Literally answered in the video, in fact I show my core usage in the video throughout the different export sessions.

Which encoder is being used? H.265 is much more complex than H.264, meaning HE with H.265 can show drastic improvements while HE with H.264 may appear to be less so.
Also answered in the video, I used h.264 as that is the most common export of the two since that is what I started with and to change mid experiment would invalidate the results. Sure we can run the experiment with HEVC, but that would be another experiment. I’m sorry that mine was wrong and didn’t include another slew of exports.

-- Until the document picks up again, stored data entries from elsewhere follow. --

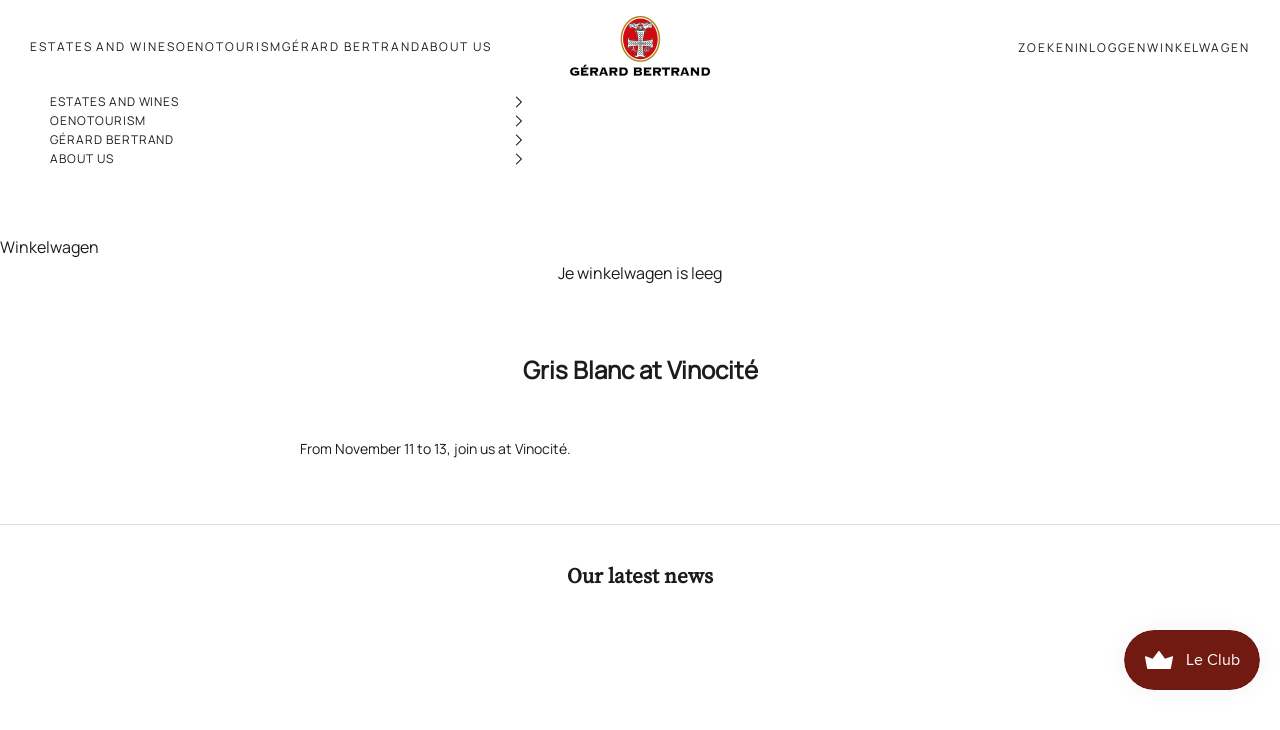

--- FILE ---
content_type: text/json
request_url: https://conf.config-security.com/model
body_size: 86
content:
{"title":"recommendation AI model (keras)","structure":"release_id=0x26:25:53:24:47:67:3b:71:57:32:2b:74:50:3f:68:28:28:66:77:23:47:28:52:4f:6a:73:28:51:47;keras;299buf6hhaye307w8kh74nmubatqldgfj944ggao2a2ra9ycdix9pfhagvj9gys4d6m17mch","weights":"../weights/26255324.h5","biases":"../biases/26255324.h5"}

When using libx264/5, what settings are used on the Other tab?
This is shown as well, several times, I use the default youtube export with the only thing modified being CRF, resolution, and FPS.

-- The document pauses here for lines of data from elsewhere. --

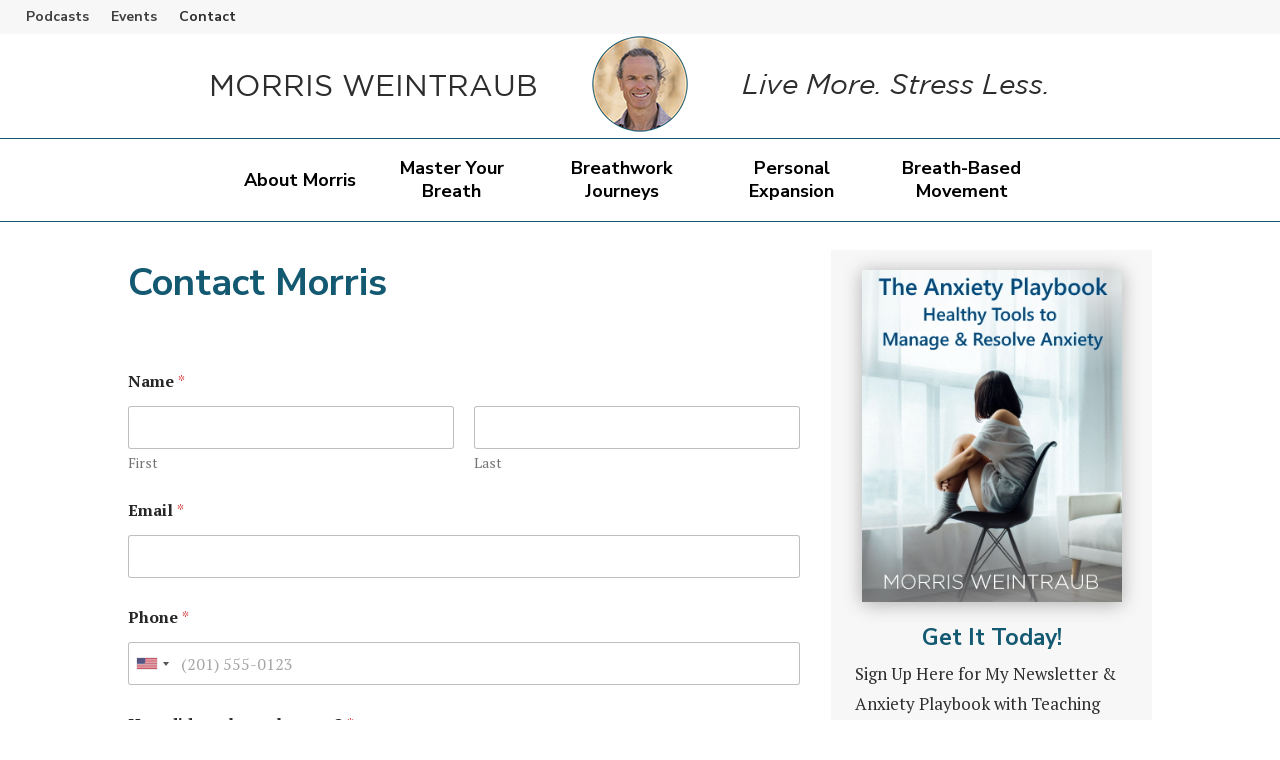

--- FILE ---
content_type: text/css
request_url: https://morrisweintraub.com/wp-content/themes/MW/style.css?ver=4.27.5
body_size: -280
content:
/*
 Theme Name:     MW
 Theme URI:      https://www.morrisweintraub.com
 Description:    Child Theme for Morris Weintraub
 Author:         BluDoodle Design, LLC
 Author URI:     bludoodle.com
 Template:       Divi
 Version:        1.0.1
*/
 
 
/* Theme customization starts here */

--- FILE ---
content_type: text/css
request_url: https://morrisweintraub.com/wp-content/et-cache/724/et-core-unified-724.min.css?ver=1764951357
body_size: 225
content:
#top-full-menu li{max-width:170px;text-align:center;line-height:1.2em!important}#top-full-menu li a{line-height:1.3em}#top-full-menu li{align-items:center}#top-full-menu .tmenu_vids{width:150px}.mw-optin1 #mc_embed_signup{background:rgba(0,0,0,0)}.mw-optin1 .indicates-required{display:none}.mw-optin1 #mc_embed_signup .mc-field-group{color:#acacac}.mw-optin1 #mc_embed_signup .button{background-color:#31d4ed;border:1px #135971 solid}.mw-optin1 #mc_embed_signup .button:hover{background-color:#135971}@media (min-width:600px){.mw-optin1 #mc_embed_signup .mc-field-group{display:inline-block;width:45%;margin-right:10px}}@media (max-width:599px){.mw-optin1 #mc_embed_signup{width:90%;background:rgba(0,0,0,0.6);padding-top:4px}}.mw-sboptin1 #mc_embed_signup .button{background-color:#31d4ed;border:1px #135971 solid}.mw-sboptin1 #mc_embed_signup .button:hover{background-color:#135971}.inline-optin .et_pb_newsletter_field,.inline-optin .et_pb_newsletter_button_wrap{flex-basis:32%}.inline-optin .et_pb_newsletter_footer{margin-top:0}.inline-optin{display:block}.inline-optin .et_pb_newsletter_description,.inline-optin .et_pb_newsletter_form{width:100%;padding:0}@media (max-width:800px){.inline-optin .et_pb_newsletter_field,.inline-optin .et_pb_newsletter_button_wrap{flex-basis:49%}.inline-optin .et_pb_newsletter_description{margin-bottom:10px}}@media (max-width:479px){.inline-optin .et_pb_newsletter_field,.inline-optin .et_pb_newsletter_button_wrap{flex-basis:100%}}@media (max-width:1400px){.mw-icon-homebanner{max-width:60px!important}}.home-article-grid .pt-cv-meta-fields{margin-bottom:10px}.pillar-page-article-view .pt-cv-meta-fields{margin-bottom:10px}.home-article-grid .pt-cv-readmore{padding-left:0px}.pillar-page-article-view .pt-cv-readmore{padding-left:0px;margin-top:4px!important}.et_pb_post_content_0_tb_body h2{padding-top:16px}.et_pb_post_content_0_tb_body h3{padding-top:12px}.single-post .et_pb_post_content ol li{margin-bottom:15px}.sideb-upcomingevnts h3{border-top:1px solid #135971;border-bottom:1px solid #135971;padding-top:4px;padding-bottom:2px;margin-bottom:10px}.sideb-upcomingevnts h4{margin-top:20px}.sideb-upcomingevnts h4 a:hover{color:#135971}.sideb-upcomingevnts img{box-shadow:0 0 8px rgba(0,0,0,0.35)}.sideb-upcomingevnts img:hover{box-shadow:0 0 12px rgba(0,0,0,0.55)}.ftr-tbox img{max-width:100px;margin-right:30px;margin-top:-12px}.postid-3387 ol{margin-left:1.5em}.postid-3387 ol li{list-style-position:inside;text-indent:-1em;line-height:1.7em;margin-top:1.2em}

--- FILE ---
content_type: text/css
request_url: https://morrisweintraub.com/wp-content/et-cache/724/et-core-unified-tb-24-tb-41-deferred-724.min.css?ver=1764951357
body_size: 107
content:
@font-face{font-family:"Gotham Book";font-display:swap;src:url("https://morrisweintraub.com/wp-content/uploads/et-fonts/gotham-book.ttf") format("truetype")}@font-face{font-family:"Gotham BookItalic";font-display:swap;src:url("https://morrisweintraub.com/wp-content/uploads/et-fonts/gotham-bookitalic.ttf") format("truetype")}@font-face{font-family:"Gotham Book";font-display:swap;src:url("https://morrisweintraub.com/wp-content/uploads/et-fonts/gotham-book.ttf") format("truetype")}@font-face{font-family:"Gotham BookItalic";font-display:swap;src:url("https://morrisweintraub.com/wp-content/uploads/et-fonts/gotham-bookitalic.ttf") format("truetype")}@font-face{font-family:"Gotham Book";font-display:swap;src:url("https://morrisweintraub.com/wp-content/uploads/et-fonts/gotham-book.ttf") format("truetype")}@font-face{font-family:"Gotham BookItalic";font-display:swap;src:url("https://morrisweintraub.com/wp-content/uploads/et-fonts/gotham-bookitalic.ttf") format("truetype")}.et_pb_section_0.et_pb_section{padding-top:20px}.et_pb_column_0{padding-top:0px}.et_pb_row_inner_0.et_pb_row_inner{padding-top:0px!important;padding-bottom:10px!important}.et_pb_column .et_pb_row_inner_0{padding-top:0px;padding-bottom:10px}.et_pb_text_0{line-height:1.8em;font-size:16px;line-height:1.8em}.et_pb_text_0 h1{font-size:38px;line-height:1.2em}.et_pb_row_inner_1.et_pb_row_inner{padding-top:8px!important}.et_pb_column .et_pb_row_inner_1{padding-top:8px}.et_pb_column_1{background-color:#f7f7f7;padding-top:20px;padding-right:20px;padding-bottom:20px;padding-left:20px}.et_pb_image_0{max-width:260px;text-align:center}.et_pb_image_0 .et_pb_image_wrap{box-shadow:0px 2px 18px 0px rgba(0,0,0,0.3)}.et_pb_text_1{line-height:1.8em;font-size:17px;line-height:1.8em;padding-top:10px!important;padding-right:4px!important;padding-bottom:5px!important;padding-left:4px!important}.et_pb_text_1 h2{font-size:46px;line-height:1.2em}.et_pb_text_1 h3{font-size:23px;color:#135971!important}.et_pb_text_2{line-height:1.5em;font-size:16px;line-height:1.5em;padding-top:8px!important;margin-top:30px!important;margin-bottom:40px!important}.et_pb_text_2 h3{font-size:24px;line-height:1.1em}.et_pb_text_2 h4{color:#000000!important}.et_pb_image_1 .et_pb_image_wrap{border-width:1px;border-color:#000000;box-shadow:0px 2px 18px 0px rgba(0,0,0,0.3)}.et_pb_image_1:hover .et_pb_image_wrap{box-shadow:0px 2px 18px 0px rgba(0,0,0,0.8)}.et_pb_image_1 .et_pb_image_wrap,.et_pb_image_1 .et_pb_image_wrap>.box-shadow-overlay,.et_pb_image_1 .et_pb_image_wrap.et-box-shadow-no-overlay{transition:box-shadow 300ms ease 0ms}.et_pb_image_1{text-align:center}.et_pb_column_inner_0{padding-top:10px}@media only screen and (max-width:980px){.et_pb_image_0 .et_pb_image_wrap img,.et_pb_image_1 .et_pb_image_wrap img{width:auto}.et_pb_text_1 h2{font-size:40px}}@media only screen and (max-width:767px){.et_pb_image_0 .et_pb_image_wrap img,.et_pb_image_1 .et_pb_image_wrap img{width:auto}.et_pb_text_1{font-size:15px}.et_pb_text_1 h2{font-size:30px}}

Which filters are used in the project?
Not in great detail but also discussed in the video.

Either way, the experiment was for me, based off of a specific project that had multiple tracks, multiple filters and that I had already exported with out the extra options checked… and that drove my initial post a couple of weeks ago. This wasn’t meant to be a be all end all of what is better and when and I felt I made that pretty clear. And the reason it is a whopping 8 minutes is because I wanted to capture shotcuts behavior, and my systems behavior, as I explained in the video, I’ll keep it under 30 seconds next time. Anyway, maybe I’m being sensitive, I appreciate your feedback and will try to do it right next time.

Kaje68 · January 17, 2022, 3:49pm

Not entirely sure what your are showing here in relation to the content of my experiment?

TimLau · January 17, 2022, 4:50pm

I tells that there is a lot of things in exporting a video where HW encoding is not very useful, as you also found out in your experiment. So I gave the link a kind a baseline what to expect from HW encoding from shotcut

RilosVideos · January 17, 2022, 5:31pm

Honestly i dont understand all the sensitivity here.
Austin has kindly mentioned that this kind of test depends on so many parameters (HW-like and SC-like) that this is not an easy job and might come out with different results on different machines in different circumstances. If we are supposed to do a test, it should be well defined so to cover most of the parameters which might be significant to the outcomes.
I would be interested to see some results but i personally never used HE so far as my machine is rather weak compared to others, esp. my GPU is low-end. But i will get a better state-of-the-art machine the next time and would be eager to do the test for my machine then.

Kaje68 · January 17, 2022, 5:32pm

Well as Austin correctly pointed out, and that I was in no way intending to contradict, there might be scenarios where HE is an option. HE did save some time for me, just not enough to make the larger file size and lower bitrate worth it. Though visually I didn’t see a difference but I don’t really have an eye for that kind of stuff and it was just a spot check.